Une étude similaire menée auprès de skieurs de randonnée en 1990 a démontré que 2 semaines d’entraînement en altitude n’ont eu aucune répercussion positive en matière de V2Max, le volume maximal d’oxygène qu’une personne peut consommer, qui est aussi un excellent indicateur de l’état de santé cardiovasculaire. Elle montre par contre une amélioration des performances sportives sur le court terme, qui résulte probablement d’une augmentation de la capacité tampon des muscles, soit la capacité qu’ont les muscles à neutraliser l’acide lactique accumulé pendant l’exercice, retardant ainsi la fatigue. Les chercheurs n’ont en revanche pas testé la durée de ces améliorations.
Sinon, la méthode « Vivre en haut, s’entraîner en bas », qui consiste à entraîner à basse altitude des sportifs vivant en haute altitude (qu’elle soit réelle ou simulée), est devenue de plus en plus populaire ces dernières années. Lors d’une étude menée en 2010, huit coureurs de 400 mètres ont vécu à altitude simulée pendant dix jours, dans une « maison en altitude » comportant 15,8 % d’oxygène, soit l’équivalent de 2 133 mètres d’altitude. Tous leurs entraînements se sont en revanche déroulés en plein air, au niveau de la mer. Un deuxième groupe de dix spécialistes du 400 mètres s’est entraîné et a vécu au niveau de la mer. Le groupe de la « maison en altitude » a amélioré ses temps de courses sur 400 mètres, mais pas le groupe d’en bas.
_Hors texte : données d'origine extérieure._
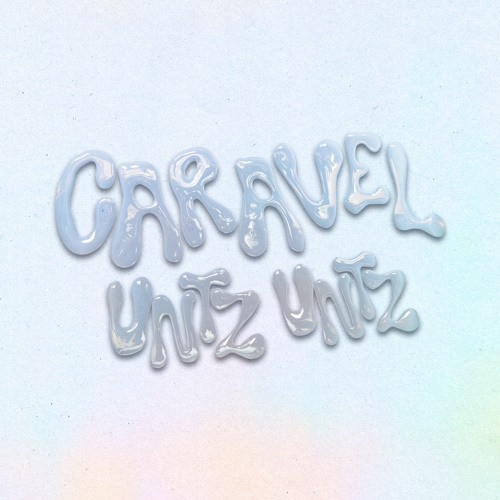 Caravel - Untz Untz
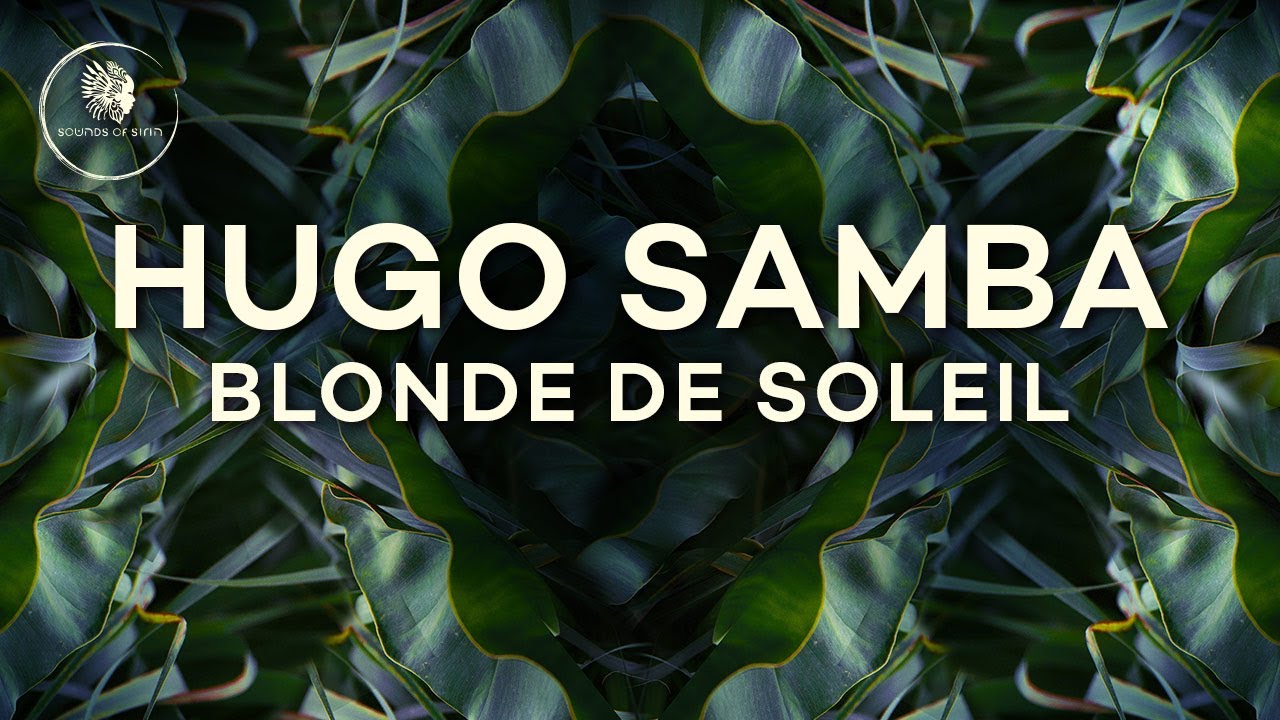 Hugo Samba - Blonde de Soleil (Original Mix) [SIRIN113]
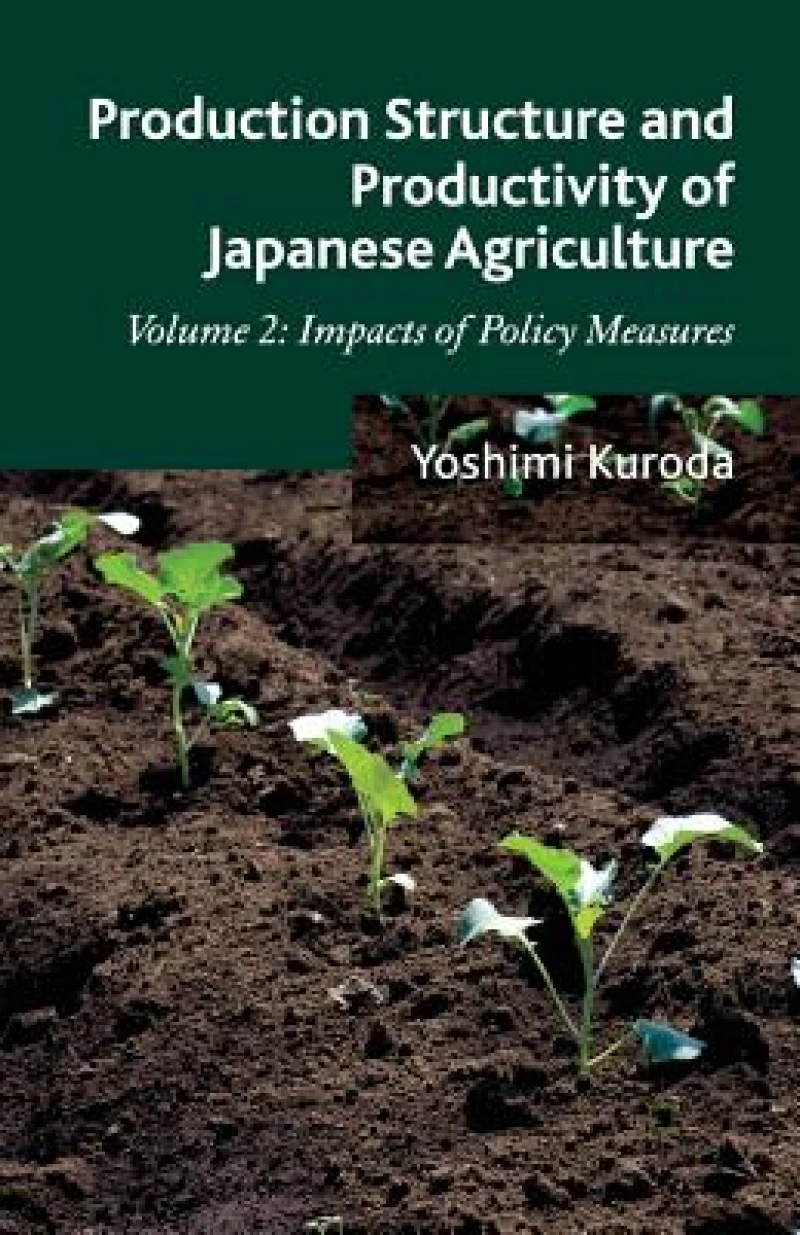 Production Structure and Productivity of Japanese Agriculture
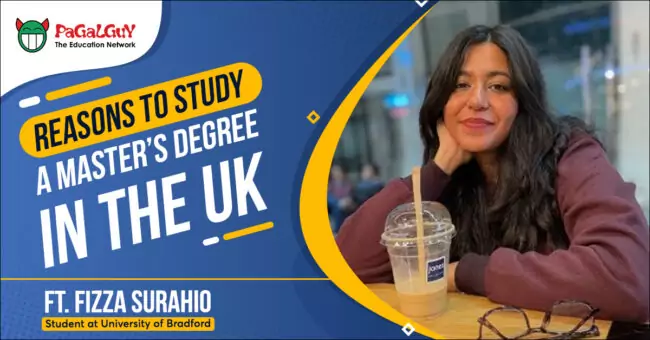 Reasons to Study a Master’s Degree in the UK, Ft Fizza Surahio – Student at University of Bradford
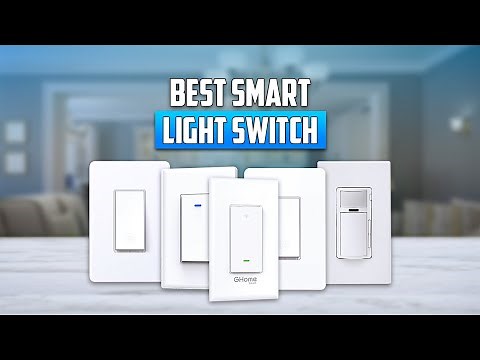 7 Best Smart Light Switch in 2025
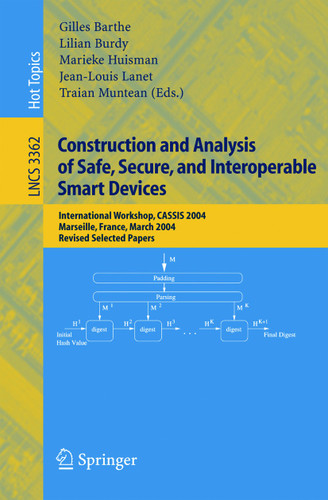 Construction and Analysis of Safe, Secure, and Interoperable Smart Devices: International Workshop, CASSIS 2004, Marseille, France, March 10-14, 2004, Revised Selected Papers (Lecture Notes in Computer Science #3362) book cover by 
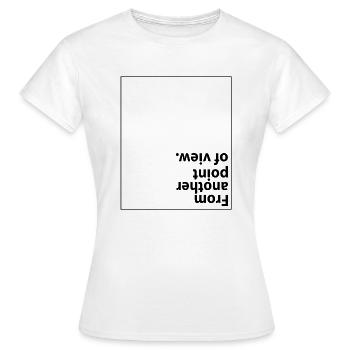 D'un autre point de vue - T-shirt Femme - blanc - Devant - AI Model Female 172 dark (172cm)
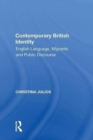 Contemporary British Identity : English Language, Migrants and Public Discourse - Book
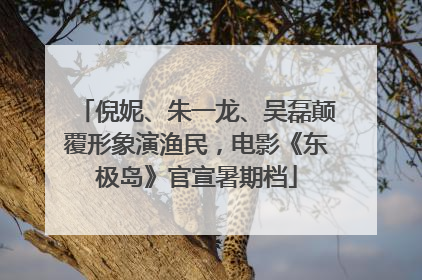 倪妮、朱一龙、吴磊颠覆形象演渔民，电影《东极岛》官宣暑期档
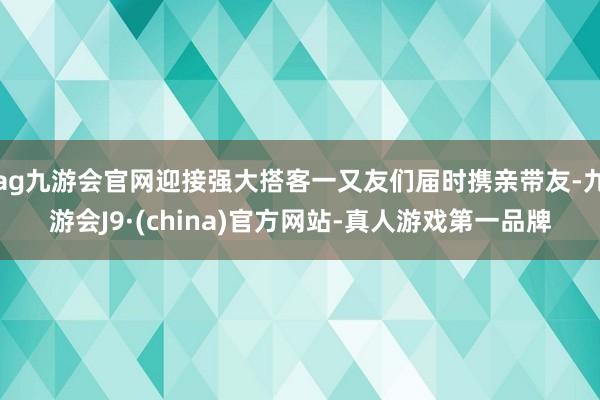 ag九游会官网迎接强大搭客一又友们届时携亲带友-九游会J9·(china)官方网站-真人游戏第一品牌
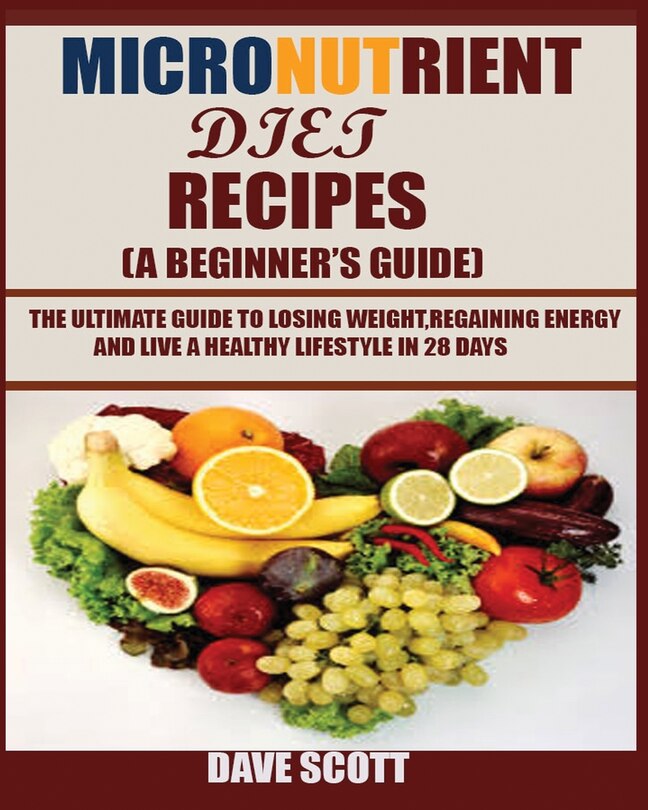 Couverture_Micronutrient Diet Recipes (a Beginner's Guide)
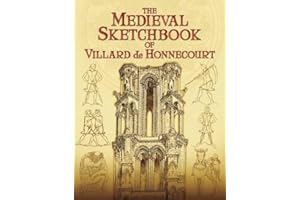 The Medieval Sketchbook of Villard de Honnecourt (Dover Fine Art, History of Art)
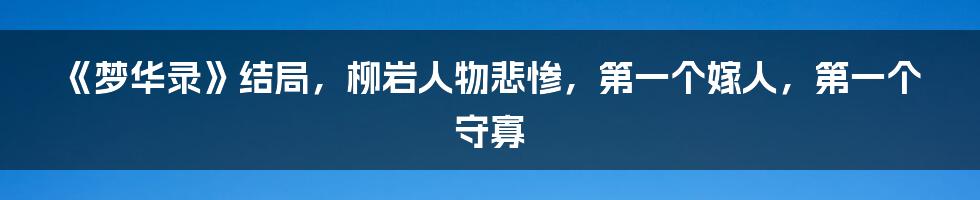 《梦华录》结局，柳岩人物悲惨，第一个嫁人，第一个守寡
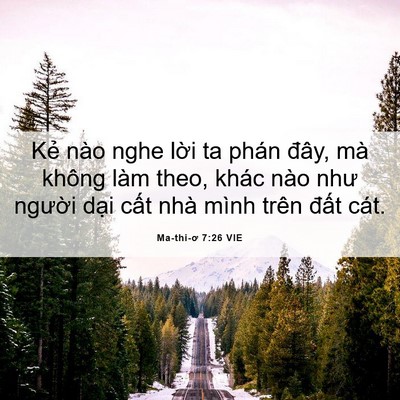 Picture 06 - Ma-thi-ơ 7:26 VIE - Kẻ nào nghe lời ta phán đây, mà không - Bible Verse Picture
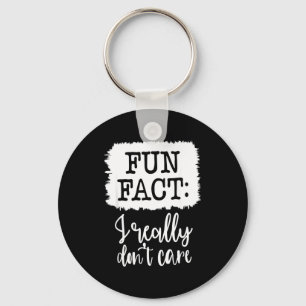 Fun Fact I Really Don’t Care, Sarcastic Quotes Fun Keychain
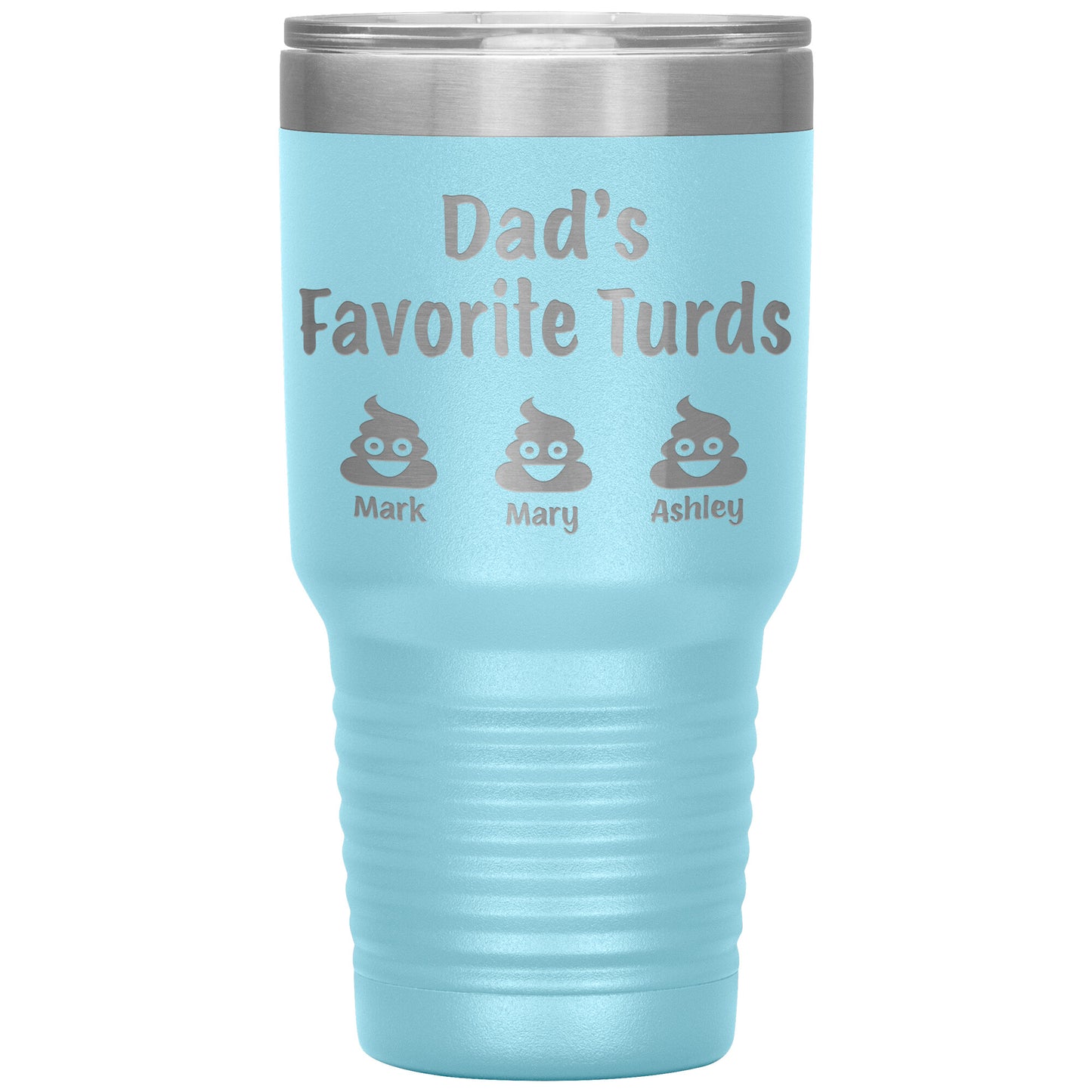 Dad's Favorite Turds Tumbler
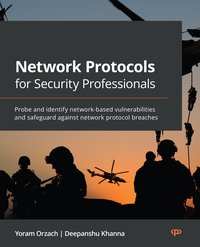 Network Protocols for Security Professionals - Yoram Orzach - ebook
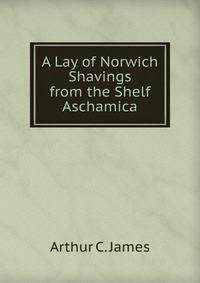 A Lay of Norwich Shavings from the Shelf Aschamica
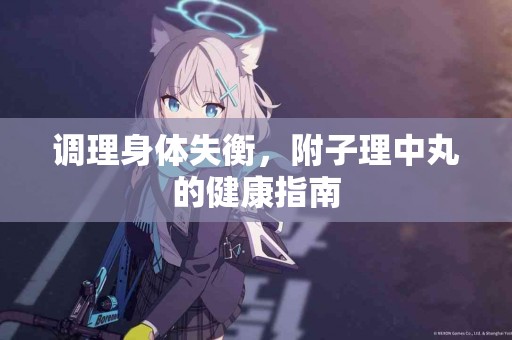 调理身体失衡,附子理中丸的健康指南 调理身体失衡,附子理中丸的健康指南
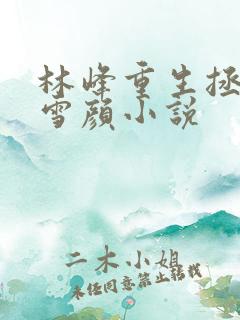 林峰重生拯救唐雪颜小说
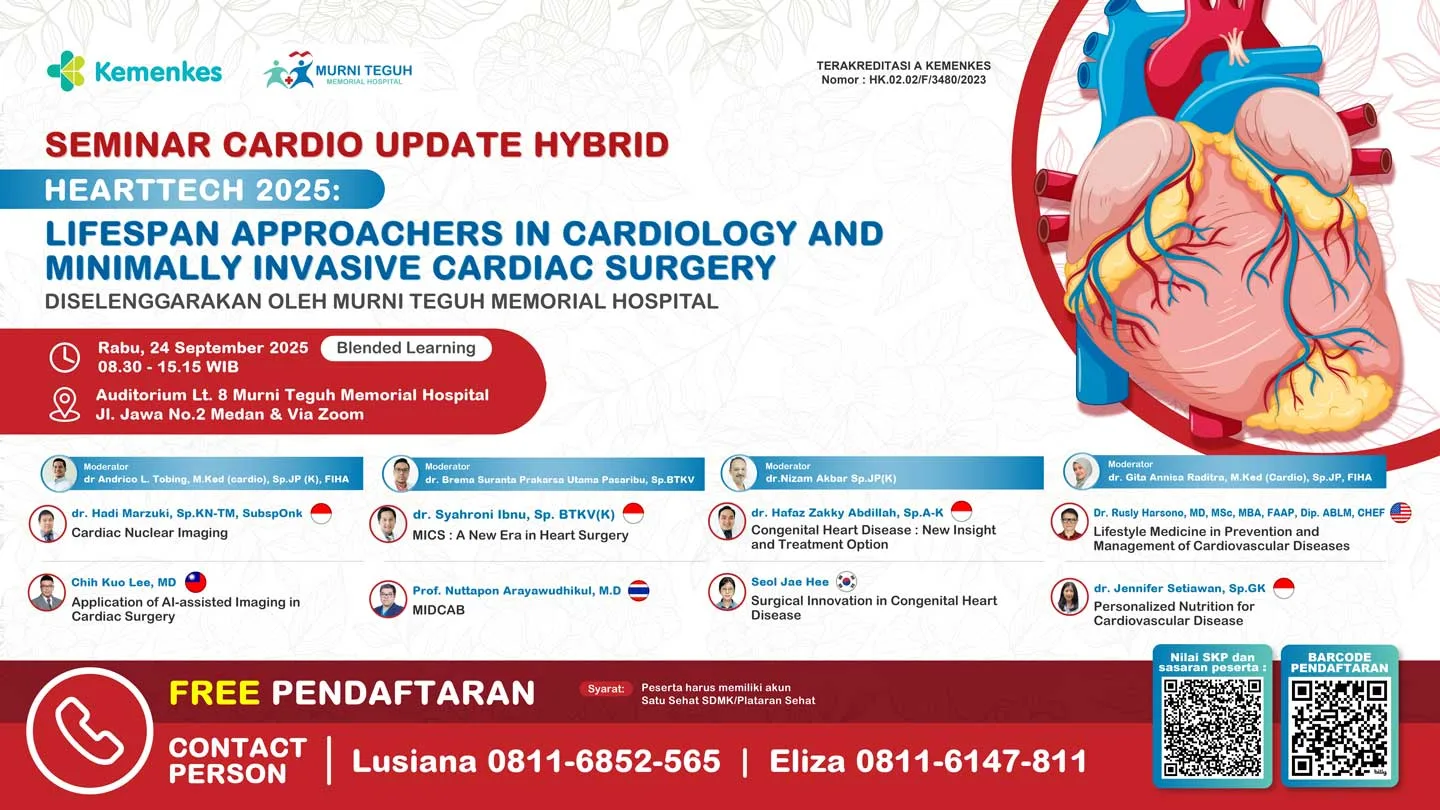 Seminar Internasional Cardio Update "HEARTTECH 2025 : LIFESPAN APPROACHERS IN CARDIOLOGY AND MINIMALLY INVASIVE CARDIAC SURGERY”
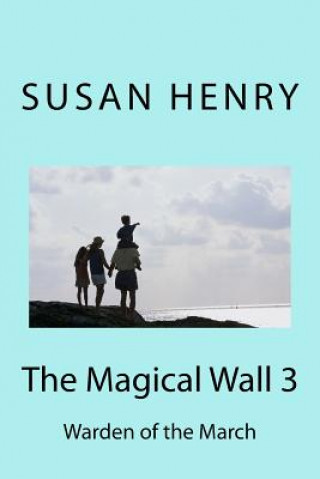Libro The Magical Wall 3: Warden of the March Mrs Susan D Henry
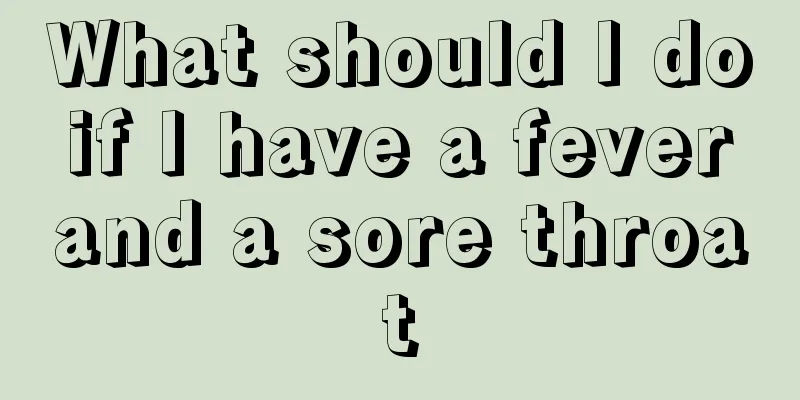 What should I do if I have a fever and a sore throat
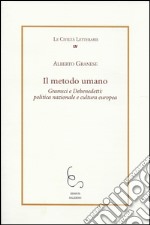 Il metodo umano. Gramsci e Debenedetti: politica nazionale e cultura europea libro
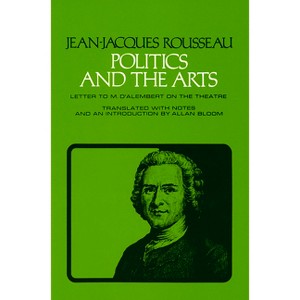 Politics and the Arts - (Agora Editions) by  Jean-Jacques Rousseau (Paperback) - 1 of 1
Bien que ces études démontrent globalement que l’entraînement en altitude permet d’améliorer légèrement les performances une fois revenu au niveau de la mer, nous ne sommes pas en mesure de quantifier ces améliorations, ni d’estimer leur durée.
Ce que ces études n’indiquent pas, c’est le ressenti provoqué par le fait de s’entraîner en altitude. Sur le plan personnel, j’ai trouvé cela particulièrement difficile. Lors de mes deux premières semaines d’entraînement le long du sentier Cherry Creek, j’avais l’impression que mes poumons allaient exploser, malgré une course lente et pénible. Aujourd’hui, cette sensation est partie et je peux désormais imposer mon rythme, mais ma vitesse moyenne est d’environ 9,6 km/h, alors que je me situais aux alentours de 10,5 km/h au niveau de la mer. Je me trouve aussi bien moins endurante sur les longues distances. Cela peut être décourageant, c’est le moins que l’on puisse dire, mais il est somme toute logique que ma vitesse sur la durée soit légèrement plus basse lorsque mon corps doit piocher dans une réserve d’oxygène plus limitée.
Ceci-dit, aujourd’hui, j’espère que ces dix semaines d’entraînement en altitude se montreront payantes pendant mon marathon, car j’arriverai sur place seulement 24 heures avant la course. Je suis convaincue que la plus grande quantité d’oxygène disponible dans l’air rendra ma course plus facile et plus agréable.
Rendez-vous après le 8 octobre pour un rapport complet qui, je l’espère, fera état d’un nouveau record personnel acquis haut la main, que je pourrai rapporter avec moi au milieu de mes montagnes.